Why? I wanted to shout. Who cares? Where did all these rules come from anyway? And why does everyone else automatically know them and I don’t?
One night, after an exceptionally trying day at school, I was upset. In the midst of railing against the world in general, I asked Gran those questions. Being Gran, she had her own special way of explaining it to me. She was enjoying some of her homemade blackberry brandy with dinner that night.
“People are assholes, Kell,” she informed me, gesturing emphatically with the hooch sloshing perilously close to the rim of her blue speckled mug. “They’re hard-wired that way. It’s in their goddamn genes, I’m telling you. High time you found that out. What have they been teaching you at that school anyway? And is there any pie left? You kids better not have eaten all the pie…”
So back in eighth grade, my brief baseball career came to an abrupt and inglorious end. I don’t think Burroughs ever said another word to me. After that, I mostly read at recess. I got a lot of reading done at that damn school.

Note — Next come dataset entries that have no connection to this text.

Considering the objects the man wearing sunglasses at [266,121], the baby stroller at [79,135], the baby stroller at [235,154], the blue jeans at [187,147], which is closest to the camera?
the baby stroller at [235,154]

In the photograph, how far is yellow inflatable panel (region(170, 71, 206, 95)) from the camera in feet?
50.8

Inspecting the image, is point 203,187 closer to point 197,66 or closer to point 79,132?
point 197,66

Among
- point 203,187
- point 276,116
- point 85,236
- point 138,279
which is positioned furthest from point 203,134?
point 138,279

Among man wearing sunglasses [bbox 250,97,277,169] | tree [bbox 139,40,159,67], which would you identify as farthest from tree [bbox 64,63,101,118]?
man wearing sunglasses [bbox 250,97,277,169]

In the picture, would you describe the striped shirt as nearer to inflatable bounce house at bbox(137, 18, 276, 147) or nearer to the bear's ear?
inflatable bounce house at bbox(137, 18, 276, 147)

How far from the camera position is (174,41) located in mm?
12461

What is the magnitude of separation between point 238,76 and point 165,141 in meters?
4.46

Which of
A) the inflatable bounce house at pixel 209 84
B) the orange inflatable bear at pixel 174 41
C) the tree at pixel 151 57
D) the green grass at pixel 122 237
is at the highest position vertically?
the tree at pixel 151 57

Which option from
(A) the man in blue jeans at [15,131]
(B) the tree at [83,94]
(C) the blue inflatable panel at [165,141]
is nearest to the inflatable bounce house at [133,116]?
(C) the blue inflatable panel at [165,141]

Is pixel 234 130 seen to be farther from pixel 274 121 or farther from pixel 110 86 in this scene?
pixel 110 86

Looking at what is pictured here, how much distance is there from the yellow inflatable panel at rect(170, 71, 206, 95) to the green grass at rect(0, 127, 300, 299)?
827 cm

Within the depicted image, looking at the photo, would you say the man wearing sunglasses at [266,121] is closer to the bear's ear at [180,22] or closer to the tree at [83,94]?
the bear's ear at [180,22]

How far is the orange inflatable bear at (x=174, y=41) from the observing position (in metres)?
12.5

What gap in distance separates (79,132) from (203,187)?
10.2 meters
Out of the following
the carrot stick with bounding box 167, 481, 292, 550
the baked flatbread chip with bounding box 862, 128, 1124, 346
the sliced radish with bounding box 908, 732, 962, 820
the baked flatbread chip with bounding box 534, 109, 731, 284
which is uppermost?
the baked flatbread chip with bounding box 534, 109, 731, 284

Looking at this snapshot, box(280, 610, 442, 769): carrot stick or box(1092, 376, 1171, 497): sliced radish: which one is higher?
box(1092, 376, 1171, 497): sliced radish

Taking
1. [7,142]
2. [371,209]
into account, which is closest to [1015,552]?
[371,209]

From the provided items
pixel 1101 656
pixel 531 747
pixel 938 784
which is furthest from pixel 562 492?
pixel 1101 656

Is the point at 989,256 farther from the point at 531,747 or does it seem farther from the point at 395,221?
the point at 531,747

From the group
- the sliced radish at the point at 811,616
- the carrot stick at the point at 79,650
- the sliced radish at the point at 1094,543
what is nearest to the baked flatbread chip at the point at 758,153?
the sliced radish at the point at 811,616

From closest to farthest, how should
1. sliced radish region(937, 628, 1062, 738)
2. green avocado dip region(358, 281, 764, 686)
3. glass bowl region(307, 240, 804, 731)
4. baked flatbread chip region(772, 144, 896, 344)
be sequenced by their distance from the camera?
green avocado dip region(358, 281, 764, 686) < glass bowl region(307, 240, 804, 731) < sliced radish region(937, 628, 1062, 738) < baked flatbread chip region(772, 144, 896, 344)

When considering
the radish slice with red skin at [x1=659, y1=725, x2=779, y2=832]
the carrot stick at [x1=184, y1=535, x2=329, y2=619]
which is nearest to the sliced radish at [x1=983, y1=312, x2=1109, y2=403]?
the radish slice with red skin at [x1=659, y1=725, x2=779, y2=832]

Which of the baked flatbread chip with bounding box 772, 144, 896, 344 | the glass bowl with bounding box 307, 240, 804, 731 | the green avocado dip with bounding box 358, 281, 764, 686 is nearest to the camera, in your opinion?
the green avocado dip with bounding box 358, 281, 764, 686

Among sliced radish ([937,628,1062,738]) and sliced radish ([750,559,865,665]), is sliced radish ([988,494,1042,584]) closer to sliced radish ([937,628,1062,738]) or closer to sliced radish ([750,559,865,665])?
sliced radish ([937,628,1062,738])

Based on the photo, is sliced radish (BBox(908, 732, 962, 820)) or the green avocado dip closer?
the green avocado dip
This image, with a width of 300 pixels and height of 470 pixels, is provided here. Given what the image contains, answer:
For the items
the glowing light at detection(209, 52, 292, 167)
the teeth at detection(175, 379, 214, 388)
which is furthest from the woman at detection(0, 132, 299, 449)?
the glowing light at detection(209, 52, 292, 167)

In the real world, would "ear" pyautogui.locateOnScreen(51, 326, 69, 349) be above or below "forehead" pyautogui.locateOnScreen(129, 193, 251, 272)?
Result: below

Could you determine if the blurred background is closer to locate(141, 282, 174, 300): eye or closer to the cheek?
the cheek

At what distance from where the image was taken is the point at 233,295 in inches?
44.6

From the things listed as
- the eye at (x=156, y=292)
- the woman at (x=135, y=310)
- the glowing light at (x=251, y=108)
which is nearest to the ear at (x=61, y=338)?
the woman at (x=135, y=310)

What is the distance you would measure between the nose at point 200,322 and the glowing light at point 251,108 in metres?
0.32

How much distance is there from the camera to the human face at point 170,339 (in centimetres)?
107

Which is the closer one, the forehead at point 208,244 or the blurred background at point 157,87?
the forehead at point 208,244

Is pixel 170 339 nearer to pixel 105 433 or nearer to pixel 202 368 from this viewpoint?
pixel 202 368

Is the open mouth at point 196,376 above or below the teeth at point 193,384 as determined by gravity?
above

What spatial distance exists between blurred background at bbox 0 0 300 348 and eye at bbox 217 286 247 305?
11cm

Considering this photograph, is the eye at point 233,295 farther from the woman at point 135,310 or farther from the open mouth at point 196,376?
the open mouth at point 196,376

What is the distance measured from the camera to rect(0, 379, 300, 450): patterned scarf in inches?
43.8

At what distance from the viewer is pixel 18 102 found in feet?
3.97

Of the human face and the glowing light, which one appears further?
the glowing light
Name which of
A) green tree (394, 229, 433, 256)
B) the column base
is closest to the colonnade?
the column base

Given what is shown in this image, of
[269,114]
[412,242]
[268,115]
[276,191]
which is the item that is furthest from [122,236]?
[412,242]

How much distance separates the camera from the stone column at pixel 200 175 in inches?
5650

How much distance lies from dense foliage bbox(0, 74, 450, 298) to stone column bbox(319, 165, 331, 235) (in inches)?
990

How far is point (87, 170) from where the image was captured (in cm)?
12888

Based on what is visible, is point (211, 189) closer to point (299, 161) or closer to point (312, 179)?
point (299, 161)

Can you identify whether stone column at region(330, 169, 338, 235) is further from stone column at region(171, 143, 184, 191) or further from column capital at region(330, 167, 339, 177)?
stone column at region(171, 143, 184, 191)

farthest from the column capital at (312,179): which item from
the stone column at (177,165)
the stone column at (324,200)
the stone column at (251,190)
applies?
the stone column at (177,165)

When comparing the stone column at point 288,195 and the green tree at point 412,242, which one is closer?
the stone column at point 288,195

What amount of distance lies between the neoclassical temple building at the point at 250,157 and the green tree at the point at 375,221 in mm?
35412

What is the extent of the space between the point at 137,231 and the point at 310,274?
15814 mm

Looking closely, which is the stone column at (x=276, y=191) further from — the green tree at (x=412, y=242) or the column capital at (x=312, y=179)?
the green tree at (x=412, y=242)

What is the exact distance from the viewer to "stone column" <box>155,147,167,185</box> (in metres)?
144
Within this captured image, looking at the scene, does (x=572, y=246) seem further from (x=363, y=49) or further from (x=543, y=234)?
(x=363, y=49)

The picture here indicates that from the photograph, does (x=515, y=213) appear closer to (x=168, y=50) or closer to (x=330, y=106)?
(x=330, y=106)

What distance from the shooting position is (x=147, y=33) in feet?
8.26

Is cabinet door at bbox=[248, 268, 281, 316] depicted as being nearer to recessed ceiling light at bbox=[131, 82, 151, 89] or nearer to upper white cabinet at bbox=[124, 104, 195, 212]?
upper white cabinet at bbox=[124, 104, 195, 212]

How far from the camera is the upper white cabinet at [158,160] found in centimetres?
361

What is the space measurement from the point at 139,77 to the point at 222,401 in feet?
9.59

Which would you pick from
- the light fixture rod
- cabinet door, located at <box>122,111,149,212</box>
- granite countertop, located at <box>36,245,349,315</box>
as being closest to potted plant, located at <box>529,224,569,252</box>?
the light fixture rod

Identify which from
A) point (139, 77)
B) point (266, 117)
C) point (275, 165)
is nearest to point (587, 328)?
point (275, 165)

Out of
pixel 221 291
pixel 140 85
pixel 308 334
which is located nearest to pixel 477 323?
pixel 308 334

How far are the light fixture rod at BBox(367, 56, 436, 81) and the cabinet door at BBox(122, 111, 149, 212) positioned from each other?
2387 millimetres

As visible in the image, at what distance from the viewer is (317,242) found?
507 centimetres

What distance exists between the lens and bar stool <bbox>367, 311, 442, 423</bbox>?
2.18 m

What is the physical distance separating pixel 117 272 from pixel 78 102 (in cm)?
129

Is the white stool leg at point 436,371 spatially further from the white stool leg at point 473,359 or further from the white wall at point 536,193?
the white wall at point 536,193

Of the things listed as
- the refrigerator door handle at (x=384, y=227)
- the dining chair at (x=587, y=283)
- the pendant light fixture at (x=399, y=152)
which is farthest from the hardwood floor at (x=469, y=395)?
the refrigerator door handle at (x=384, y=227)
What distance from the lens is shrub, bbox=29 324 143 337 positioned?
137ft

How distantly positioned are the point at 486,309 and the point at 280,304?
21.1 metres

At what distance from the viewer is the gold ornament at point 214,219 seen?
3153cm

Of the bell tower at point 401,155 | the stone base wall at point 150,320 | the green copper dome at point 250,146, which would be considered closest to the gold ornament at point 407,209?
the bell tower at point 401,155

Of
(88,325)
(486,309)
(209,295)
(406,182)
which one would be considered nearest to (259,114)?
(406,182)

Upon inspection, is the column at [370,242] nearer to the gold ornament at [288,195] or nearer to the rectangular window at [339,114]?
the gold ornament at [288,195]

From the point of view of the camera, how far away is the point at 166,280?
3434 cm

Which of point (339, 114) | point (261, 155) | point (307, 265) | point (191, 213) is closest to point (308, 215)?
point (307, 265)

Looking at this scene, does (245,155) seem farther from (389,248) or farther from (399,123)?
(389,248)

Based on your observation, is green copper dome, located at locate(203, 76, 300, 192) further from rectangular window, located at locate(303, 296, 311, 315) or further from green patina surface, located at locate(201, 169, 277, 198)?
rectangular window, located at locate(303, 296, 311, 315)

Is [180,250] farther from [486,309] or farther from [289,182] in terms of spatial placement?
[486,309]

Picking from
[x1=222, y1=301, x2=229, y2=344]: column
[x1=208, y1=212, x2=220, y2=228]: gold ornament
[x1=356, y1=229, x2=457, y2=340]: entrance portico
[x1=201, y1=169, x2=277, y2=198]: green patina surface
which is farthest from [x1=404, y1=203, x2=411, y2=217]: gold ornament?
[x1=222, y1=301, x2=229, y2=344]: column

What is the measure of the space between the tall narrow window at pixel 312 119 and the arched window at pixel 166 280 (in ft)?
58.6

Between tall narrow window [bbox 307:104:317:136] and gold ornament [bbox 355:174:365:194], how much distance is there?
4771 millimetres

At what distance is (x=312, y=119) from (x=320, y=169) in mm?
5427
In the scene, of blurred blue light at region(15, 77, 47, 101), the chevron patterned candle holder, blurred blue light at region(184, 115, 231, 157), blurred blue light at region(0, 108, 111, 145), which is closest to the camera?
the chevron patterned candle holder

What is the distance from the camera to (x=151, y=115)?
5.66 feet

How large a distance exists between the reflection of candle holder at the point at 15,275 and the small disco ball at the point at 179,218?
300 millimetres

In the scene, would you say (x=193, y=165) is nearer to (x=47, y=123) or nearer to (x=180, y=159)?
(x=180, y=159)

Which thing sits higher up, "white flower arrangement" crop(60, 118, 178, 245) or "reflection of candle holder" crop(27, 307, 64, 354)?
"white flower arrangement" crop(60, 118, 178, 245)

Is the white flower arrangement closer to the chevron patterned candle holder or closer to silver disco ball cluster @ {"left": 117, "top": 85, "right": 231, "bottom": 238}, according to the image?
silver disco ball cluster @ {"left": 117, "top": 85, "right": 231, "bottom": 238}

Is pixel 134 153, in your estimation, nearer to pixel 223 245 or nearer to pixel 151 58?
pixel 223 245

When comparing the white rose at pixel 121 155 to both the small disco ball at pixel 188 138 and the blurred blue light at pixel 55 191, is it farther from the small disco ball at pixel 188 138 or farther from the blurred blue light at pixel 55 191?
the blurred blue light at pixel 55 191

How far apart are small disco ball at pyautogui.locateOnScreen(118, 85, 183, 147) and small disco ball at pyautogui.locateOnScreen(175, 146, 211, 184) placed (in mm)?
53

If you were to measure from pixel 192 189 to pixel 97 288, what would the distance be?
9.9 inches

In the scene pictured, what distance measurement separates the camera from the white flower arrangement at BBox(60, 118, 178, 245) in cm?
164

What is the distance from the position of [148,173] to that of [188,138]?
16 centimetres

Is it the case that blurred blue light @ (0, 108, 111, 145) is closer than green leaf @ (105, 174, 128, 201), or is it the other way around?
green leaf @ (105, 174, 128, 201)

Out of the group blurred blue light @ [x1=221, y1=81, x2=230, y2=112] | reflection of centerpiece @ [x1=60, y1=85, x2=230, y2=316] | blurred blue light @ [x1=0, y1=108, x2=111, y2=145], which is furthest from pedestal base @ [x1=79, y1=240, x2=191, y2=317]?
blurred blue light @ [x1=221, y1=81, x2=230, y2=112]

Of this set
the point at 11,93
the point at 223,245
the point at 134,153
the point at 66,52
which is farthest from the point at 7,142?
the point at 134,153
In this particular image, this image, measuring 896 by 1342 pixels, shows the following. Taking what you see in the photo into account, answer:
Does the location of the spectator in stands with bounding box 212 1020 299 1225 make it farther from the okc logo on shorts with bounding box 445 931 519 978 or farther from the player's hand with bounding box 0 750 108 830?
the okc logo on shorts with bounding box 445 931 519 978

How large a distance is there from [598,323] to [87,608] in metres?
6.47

Tenth grade was even worse than eighth and ninth, which I would not have thought possible if someone had warned me ahead of time. The girls developed, the boys started shaving. Couples formed, split and re-formed with different partners, a process that was as mysterious as it was fascinating to me. Even though I was remote from my classmates and thought most of them were pretty worthless, it nonetheless hurt that no one—no one—showed any interest in me. I knew I was no beauty, but I didn’t think I was so awful-looking. Maybe I wasn’t attractive in their conventional ways, but I wasn’t a total beast either. I was reasonably smart, thanks in no small part to all that reading at recess. I was lean and nimble. But the things I had to offer were nothing anyone there was looking for.
In the end, it was just easier to let them see what they thought they saw. Easier than trying to explain, that was for sure.